§ Input material
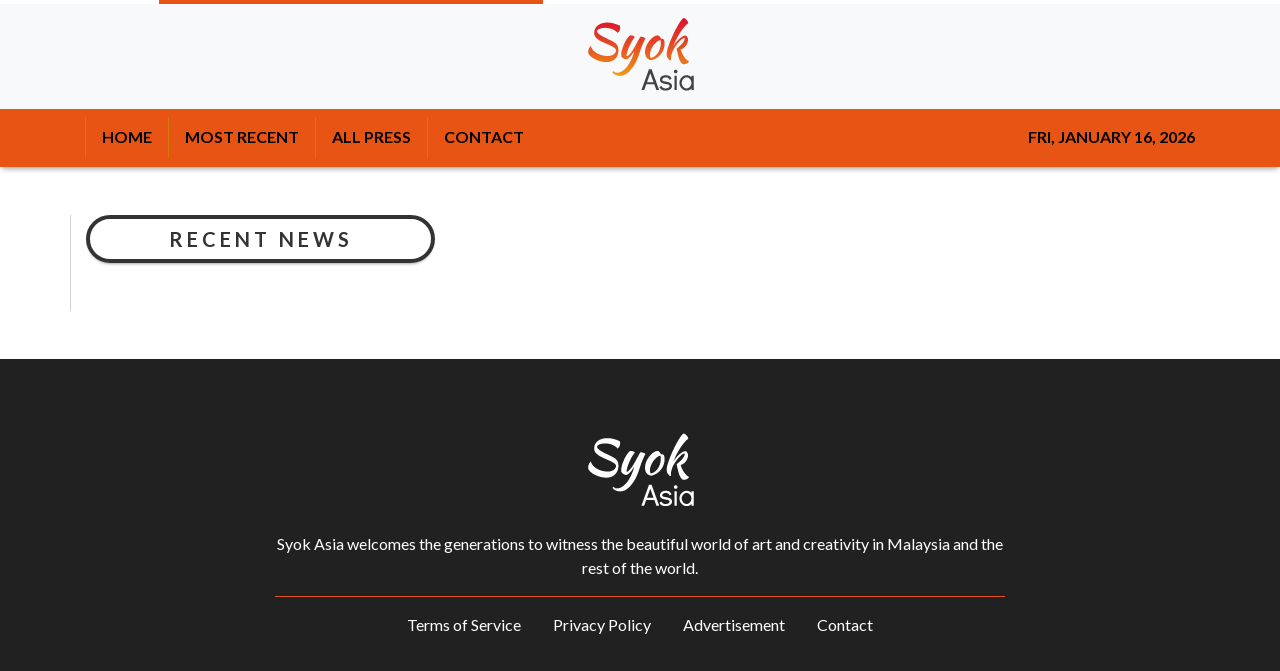

--- FILE ---
content_type: text/plain
request_url: https://www.google-analytics.com/j/collect?v=1&_v=j102&a=1857354655&t=pageview&_s=1&dl=https%3A%2F%2Fsyokasia.com%2Fnews%2Fglobal-aerospace-amp-defense-industry-by-technology-applications-growth-trends-and-forecast-to-2022%2F54747&ul=en-us%40posix&dt=Syok%20Asia%20-%20Malaysia%20Arts%20and%20Entertainment%20News&sr=1280x720&vp=1280x720&_u=IEBAAEABAAAAACAAI~&jid=2019049722&gjid=404436254&cid=1119759965.1768553299&tid=UA-97456795-18&_gid=1673205073.1768553299&_r=1&_slc=1&z=666761393
body_size: -450
content:
2,cG-SSQ3HJRC4K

§ Work order
Copy all of the entries verbatim, leaving out any pictures they contain.

§ Solved problem
--- FILE ---
content_type: text/plain
request_url: https://www.google-analytics.com/j/collect?v=1&_v=j102&a=1857354655&t=pageview&_s=1&dl=https%3A%2F%2Fsyokasia.com%2Fnews%2Fglobal-aerospace-amp-defense-industry-by-technology-applications-growth-trends-and-forecast-to-2022%2F54747&ul=en-us%40posix&dt=Syok%20Asia%20-%20Malaysia%20Arts%20and%20Entertainment%20News&sr=1280x720&vp=1280x720&_u=IEBAAEABAAAAACAAI~&jid=2019049722&gjid=404436254&cid=1119759965.1768553299&tid=UA-97456795-18&_gid=1673205073.1768553299&_r=1&_slc=1&z=666761393
body_size: -450
content:
2,cG-SSQ3HJRC4K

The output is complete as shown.